Gov. Bill Richardson wants lawmakers to postpone work on broad ethics or lobbying reforms until next year and instead focus on anti-corruption proposals developed in the wake of a kickback scandal involving state treasurers.

Richardson’s comments came Wednesday after a Senate committee unanimously approved a bill to prohibit campaign contributions and most gifts to legislators and state elected officials — such as the governor and treasurer — from companies and individuals providing investment or financial services to the state.

At the time, Governor Richardson gave some lame excuse about thirty days not being enough time to fully consider ethics reform. So, please explain to me, if thirty days is not enough time, then how the heck is a week and a half special session enough time?

It’s mind blowing to me that the editorial board fell for such obvious political spin. They should be seasoned enough to have recognized it for what it was. An absentee Governor trying to save face for making a poor executive decision by forcing the legislature back into session right on the heels of a 60 day session.

Quick Note to Our Wise State Senators

Thursday, March 29th, 2007

Dear New Mexico State Senators:

Please don’t believe the spin coming out of the Governor’s office that is intended to remove your backbone and get you to vote up or down on the bills being pushed in this ridiculous special session. I say ridiculous because if these were issues of real importance to New Mexicans, they would have been addressed during the regular 60 day sessions along with the VERY important issues of the day – like cockfighting.

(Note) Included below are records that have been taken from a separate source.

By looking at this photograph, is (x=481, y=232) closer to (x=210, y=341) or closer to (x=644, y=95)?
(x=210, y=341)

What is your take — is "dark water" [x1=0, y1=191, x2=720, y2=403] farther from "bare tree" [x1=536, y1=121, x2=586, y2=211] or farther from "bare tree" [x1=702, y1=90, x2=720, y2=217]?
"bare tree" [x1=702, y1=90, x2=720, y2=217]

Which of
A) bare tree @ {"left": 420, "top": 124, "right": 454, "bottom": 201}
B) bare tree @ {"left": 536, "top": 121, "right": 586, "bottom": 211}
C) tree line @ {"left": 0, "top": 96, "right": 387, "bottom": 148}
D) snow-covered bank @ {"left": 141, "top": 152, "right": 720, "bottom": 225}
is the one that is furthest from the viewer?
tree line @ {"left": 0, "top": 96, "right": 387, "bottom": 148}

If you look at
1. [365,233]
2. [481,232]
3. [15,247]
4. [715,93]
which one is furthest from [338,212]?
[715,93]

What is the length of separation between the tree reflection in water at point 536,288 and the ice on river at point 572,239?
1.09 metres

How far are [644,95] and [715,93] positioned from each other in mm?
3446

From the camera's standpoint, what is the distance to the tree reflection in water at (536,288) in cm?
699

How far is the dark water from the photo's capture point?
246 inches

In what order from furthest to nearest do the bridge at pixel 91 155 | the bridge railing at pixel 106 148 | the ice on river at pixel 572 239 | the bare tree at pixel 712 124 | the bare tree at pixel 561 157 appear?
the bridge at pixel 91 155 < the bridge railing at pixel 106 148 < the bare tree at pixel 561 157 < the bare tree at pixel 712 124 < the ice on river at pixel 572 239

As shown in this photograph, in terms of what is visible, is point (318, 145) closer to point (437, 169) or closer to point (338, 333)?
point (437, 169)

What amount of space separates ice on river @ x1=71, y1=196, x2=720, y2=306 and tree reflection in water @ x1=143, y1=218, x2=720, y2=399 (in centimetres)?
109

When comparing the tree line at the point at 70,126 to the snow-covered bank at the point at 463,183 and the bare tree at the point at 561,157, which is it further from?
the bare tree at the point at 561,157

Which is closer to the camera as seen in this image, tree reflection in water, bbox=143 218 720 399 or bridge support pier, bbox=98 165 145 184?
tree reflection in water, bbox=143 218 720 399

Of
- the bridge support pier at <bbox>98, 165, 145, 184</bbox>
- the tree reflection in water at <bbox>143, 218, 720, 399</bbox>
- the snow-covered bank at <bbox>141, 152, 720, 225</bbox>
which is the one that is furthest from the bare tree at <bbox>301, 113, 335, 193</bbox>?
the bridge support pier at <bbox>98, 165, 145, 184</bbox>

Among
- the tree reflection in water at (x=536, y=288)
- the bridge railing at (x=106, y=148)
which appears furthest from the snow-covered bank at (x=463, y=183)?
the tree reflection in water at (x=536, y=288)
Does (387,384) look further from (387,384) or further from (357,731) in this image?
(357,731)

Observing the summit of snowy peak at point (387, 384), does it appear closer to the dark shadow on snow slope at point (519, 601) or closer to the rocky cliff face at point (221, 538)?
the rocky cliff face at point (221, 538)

Plus, let’s face it, Governor Bill Richardson can’t really be all that committed to the bills he has before you. If he was, Governor Richardson would actually be in New Mexico lobbying for your support instead of taping a comedy show in New York. No, the Governor is sending a clear message that this session is not a priority for him.

Worse, I’m afraid that if you do not hold your ground, you will be the laughingstock of state legislatures throughout the nation. Think about it. Governor Richardson will tell confidants, “I’ve got the legislature on such a tight leash that when I whisper ‘jump’ from New York, they ask “how high?”

Governor Bill Richardson is termed out of office and has already begun looking for greener pastures. On the other hand, you, my dear Senators, could be setting a precedent here that will minimize your effectiveness and transform you to nothing more than a rubber stamping body for years to come.

I hope you will continue doing the right thing and adjourned as soon as you are convened.


Mario Burgos

Oops, I Missed the Session

Tuesday, March 20th, 2007

We knew this was going to happen. After getting re-elected, Governor Richardson’s primary focus was going to be to run for President.

What we could not have foreseen is that he would be willing to miss most of the 60-day legislative session because he was gallivanting around the nation, and then have the audacity to come back to New Mexico and demand the legislature go into special session. Is anyone surprised that our legislators might resent this (subscription)?

You do know that these special sessions cost $42,000 a day of our money, right?